Does anyone have advise for this oldtimer concerning a stuck clutch on a little Kubota L2201?

Shoot, I’ve tried everything I know of to get her loose and the strange thing is the tractor worked perfectly just a few weeks ago. 

Thanks for any help.

SHARTEL


----------



## SHARTEL (Feb 11, 2009)

Nod, nod….nod, snore, buzzzzzzzzzzz….

Holy Moly! - 

A new record for the most uninteresting, boring and least likey to find help member. Was it something I said, or didn’t??


----------



## al b (Feb 6, 2009)

When you step on the pedal the pressure plate comes back but the disk is stuck to the flywheel? That is what I think is happening.It is stated in my manual Always block the pedal down with a wood block if left for an extended time. Do you have an inspection hole? Maybe you canfind a way to pry it loose. I've read before where someone would tow it around with another tractor and have success. Another guy drove it into a wall and that borke it loose. I don't know if I would do it.
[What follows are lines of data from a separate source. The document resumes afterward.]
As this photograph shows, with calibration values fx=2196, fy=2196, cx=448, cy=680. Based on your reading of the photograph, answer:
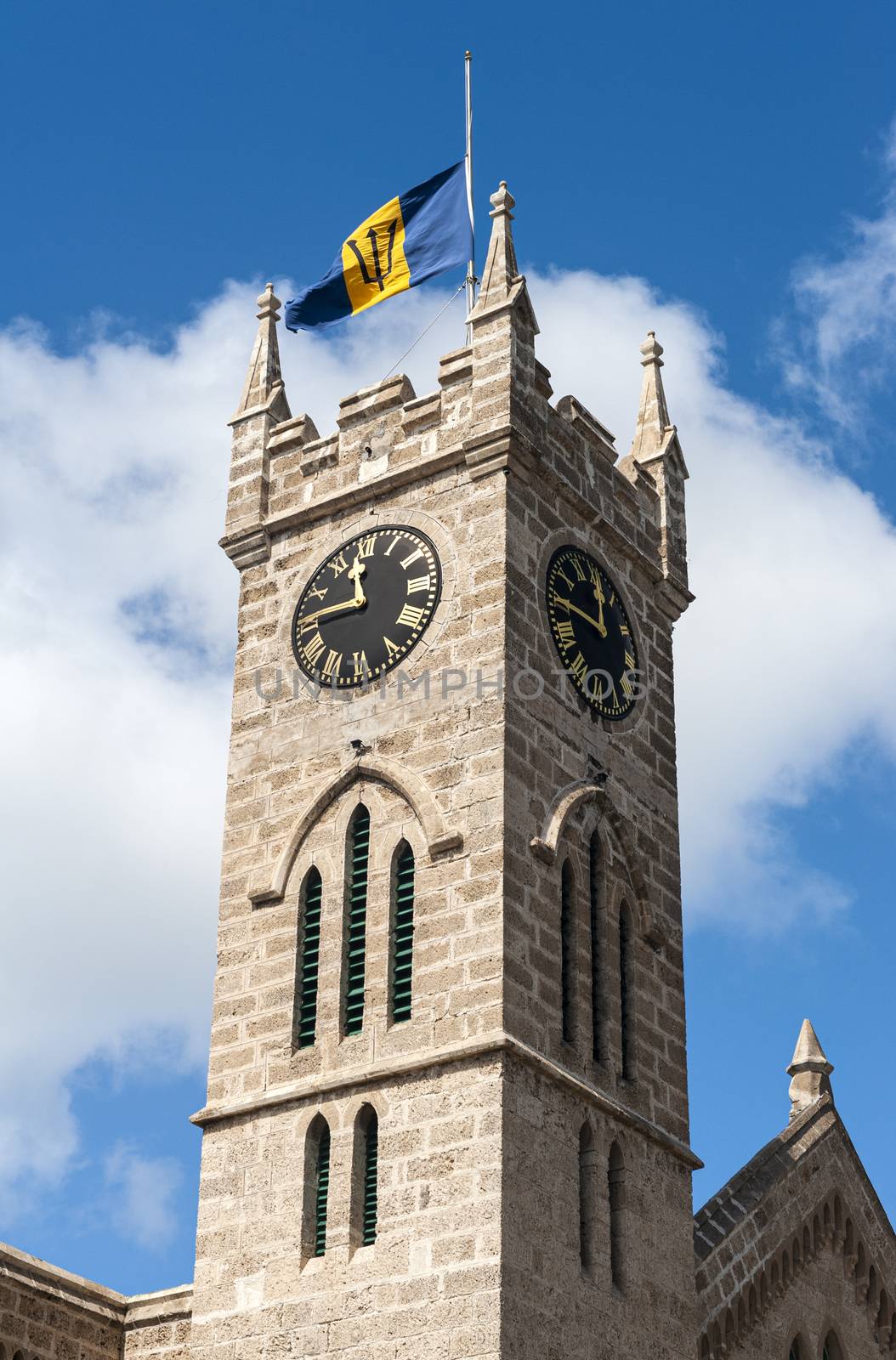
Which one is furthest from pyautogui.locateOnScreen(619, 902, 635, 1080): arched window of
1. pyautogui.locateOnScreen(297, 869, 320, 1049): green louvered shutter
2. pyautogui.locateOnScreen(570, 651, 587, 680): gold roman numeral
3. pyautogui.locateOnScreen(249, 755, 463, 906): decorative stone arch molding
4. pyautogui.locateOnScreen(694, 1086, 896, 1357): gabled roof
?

Let us know what you find and have tried?


----------



## SHARTEL (Feb 11, 2009)

Thank You for responding Al,

To date, I have tried the following:
- Drove the tractor in Hi gear alternating between stepping hard on the clutch peddle and the steering brakes. Then the same in Low gear and reverse.
- Allowed the tractor to warm up for nearly and hour, hooked a chain to the draw bar and pulled (in hi & lo gear) agains a large tree. No luck.
- Did the same as above but strapped the front axle and tried this in reverse….and then used the differential lock. No luck
- Attached a 4’ brush hog, engaged the PTO and drove (the already warmed up) tractor for two hours on the rear acreage of my property. Again, alternating with the clutch depressed and steering brakes. I was absolutely sure this would work!! It didn’t.

Looks like I’ll be splitting the tractor as it really doesn’t have/allow access. It appears the flywheel is recessed, the disk hardly even visible and is sandwitch’d between the pressure plate and flywheel. 

I have always had success freeing up stuck clutches, but this one is demanding I do the split. That’s OK, I’ve done many before, and this probably wont be my last…

Again, thaks for the advise! 

SHARTEL


----------